• Sellers’ Glossary

    AMORTIZATION PERIOD:

    The actual number of years it will take to pay back your mortgage loan.

    APPRAISED VALUE:

    An estimate of the value of the property. Conducted for the purpose of mortgage lending by a certified appraiser. This appraisal is not to be confused with a building inspection.

    ASSUMABILITY:

    Allows the buyer to take over the seller’s mortgage on the property.

    CLOSED MORTGAGE:

    A mortgage that locks you into a specific payment schedule. A penalty usually applies if you repay the loan in full before the end of a closed term.

    CONDOMINIUM FEE:

    A common payment among owners which is allocated to pay expenses.
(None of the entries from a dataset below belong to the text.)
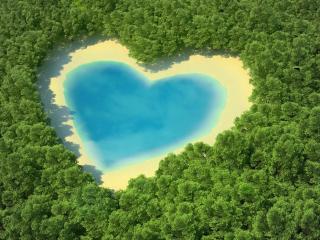 обои В зеленых лесах голубое озерo фото
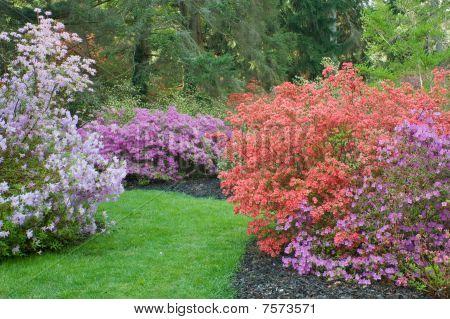 Various Colors Of Azaleas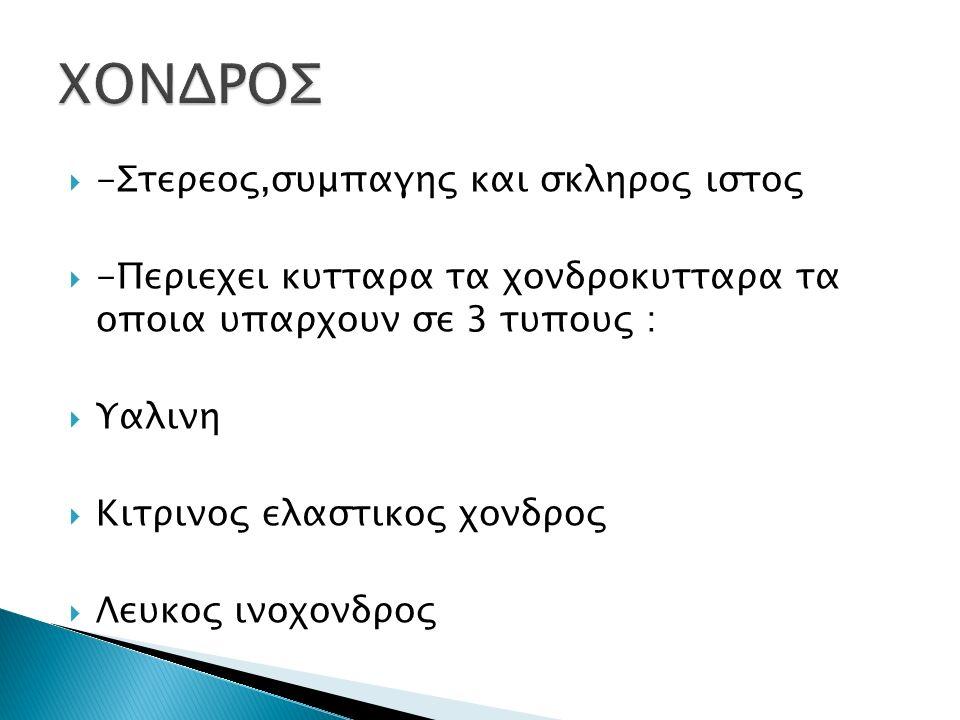 ΧΟΝΔΡΟΣ -Στερεος,συμπαγης και σκληρος ιστος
    CONVENTIONAL MORTGAGE:

    A mortgage loan issued for up to 75% of the property’s appraised value or purchase price, whichever is less.

    DOWN PAYMENT:

    The buyer’s cash payment toward the property. The difference between the purchase price and the amount of the mortgage loan.

    EQUITY:

    The difference between the home’s selling value and the debts against it.

    HIGH-RATIO MORTGAGE:

    A mortgage that exceeds 75% of the home’s appraised value. These mortgages must be insured for payment.

    INTEREST RATE:

    The value charged by the lender for the use of the lender’s money. Expressed as a percentage.

    LAND TRANSFER TAX, DEED TAX OR PROPERTY PURCHASE TAX:

    A fee paid to the municipal and /or provincial government for the transferring of property from seller to buyer.

    MATURITY DATE:

    The end of the term, at which time you can pay off the mortgage or renew it.

    MORTGAGEE:

    The borrower.

    MORTGAGE INSURANCE:

    Applies to high-ratio mortgages. It protects the lender against loss if the borrower is unable to repay the mortgage.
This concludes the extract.